Understanding Pundit Authorization
Pundit is a minimal authorization gem that implements object-oriented design and plain old ruby classes (PORO). Today, we will be recreating the gem to get a better understanding of Pundit and object-oriented design.
Pundit's entire authorization system is built around a method called authorize. You create policy classes for every controller, and methods corresponding to every action. For example, if you have a post's controller, you might want to make a call to authorize and pass in the Post class.
def create
authorize Post
@post = Post.new(post_params)
if @post.save
redirect_to @post, notice: 'Post was successfully created.'
else
render :new
end
end
Now in your post policy, you can make authorization decisions based on the current user and the specific record, if there is one.
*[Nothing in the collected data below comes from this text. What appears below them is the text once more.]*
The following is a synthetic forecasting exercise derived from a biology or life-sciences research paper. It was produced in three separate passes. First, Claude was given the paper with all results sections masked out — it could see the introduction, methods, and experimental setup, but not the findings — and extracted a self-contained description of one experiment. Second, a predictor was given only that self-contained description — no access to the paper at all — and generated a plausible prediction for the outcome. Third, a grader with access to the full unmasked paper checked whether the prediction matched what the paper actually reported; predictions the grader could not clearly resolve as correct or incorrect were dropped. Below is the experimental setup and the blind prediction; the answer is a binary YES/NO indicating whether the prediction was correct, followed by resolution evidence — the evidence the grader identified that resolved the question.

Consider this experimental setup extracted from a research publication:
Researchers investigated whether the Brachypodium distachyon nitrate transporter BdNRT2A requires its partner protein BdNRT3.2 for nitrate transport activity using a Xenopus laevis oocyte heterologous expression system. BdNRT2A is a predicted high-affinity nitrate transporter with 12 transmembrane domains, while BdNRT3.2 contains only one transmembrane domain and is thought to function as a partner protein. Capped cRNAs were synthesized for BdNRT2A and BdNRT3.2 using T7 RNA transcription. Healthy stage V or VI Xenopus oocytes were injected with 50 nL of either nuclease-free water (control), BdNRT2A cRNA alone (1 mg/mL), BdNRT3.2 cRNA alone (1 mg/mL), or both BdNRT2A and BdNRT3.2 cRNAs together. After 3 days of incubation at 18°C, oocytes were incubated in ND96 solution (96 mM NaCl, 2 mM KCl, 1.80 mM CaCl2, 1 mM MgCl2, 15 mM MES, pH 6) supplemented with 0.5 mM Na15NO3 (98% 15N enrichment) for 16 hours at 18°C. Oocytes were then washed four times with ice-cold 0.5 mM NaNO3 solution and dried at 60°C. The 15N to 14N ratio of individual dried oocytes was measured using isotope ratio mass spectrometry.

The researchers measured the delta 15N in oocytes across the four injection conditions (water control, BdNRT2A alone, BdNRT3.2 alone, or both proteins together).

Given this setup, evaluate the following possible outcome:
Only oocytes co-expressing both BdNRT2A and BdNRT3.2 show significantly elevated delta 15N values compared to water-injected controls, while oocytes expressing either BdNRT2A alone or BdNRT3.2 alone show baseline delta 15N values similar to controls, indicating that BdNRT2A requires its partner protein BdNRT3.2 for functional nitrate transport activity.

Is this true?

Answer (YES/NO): YES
In this example, only admins are allowed to create posts:
class PostPolicy
attr_reader :user, :record
def initialize(user, record)
@user = user
@record = record
end
def create?
user.admin?
end
end
The policy method simply returns a boolean which if false, raises the Pundit::NotAuthorizedError
:
For actions that involve specific resources, such as an update, you can pass the post instance to authorize:
def update
@post = Post.find(params[:id])
authorize @post
...
end
The Authorizer Module
We can start our recreation of Pundit my creating a module called Authorizer which will contain all of our authorization logic, and include it in our ApplicationController:
# app/controllers/application_controller.rb
class ApplicationController < ActionController::Base
include Authorizer
end
# app/controllers/concerns/authorizer.rb
module Authorizer
end
Ok, now we can write the authorize method. The authorize method takes a record and returns that record if the corresponding policy method returns true. Otherwise, it raises the NotAuthorizedError:
def authorize(record)
return record if policy...
raise NotAuthorizedError.new(query: query, record: record)
end
The NotAuthorizedError class inherits from Ruby's Error. It takes a query and a record, and returns a call to super, passing in a helpful error message:
class NotAuthorizedError < StandardError
def initialize(options = {})
@query = options[:query]
@record = options[:record]
message = "not allowed to #{@query} this #{@record.model_name}"
super(message)
end
end
Cool! Now, we have to find a way to get the policy class and method we need from the authorize method. We can find the class through a find_policy method:
def find_policy(record)
policy = "#{record.model_name}#{"Policy"}".safe_constantize
policy.new(current_user, record)
end
The find_policy method finds the class based on a string containing the record's model name and the keyword "Policy". For example, if you pass in a post instance, the policy string will be PostPolicy
. It then calls safe_constantize, which will return the policy class with the same name as the policy string. Finally, it returns a new instance of the policy class, passing in the current user and record.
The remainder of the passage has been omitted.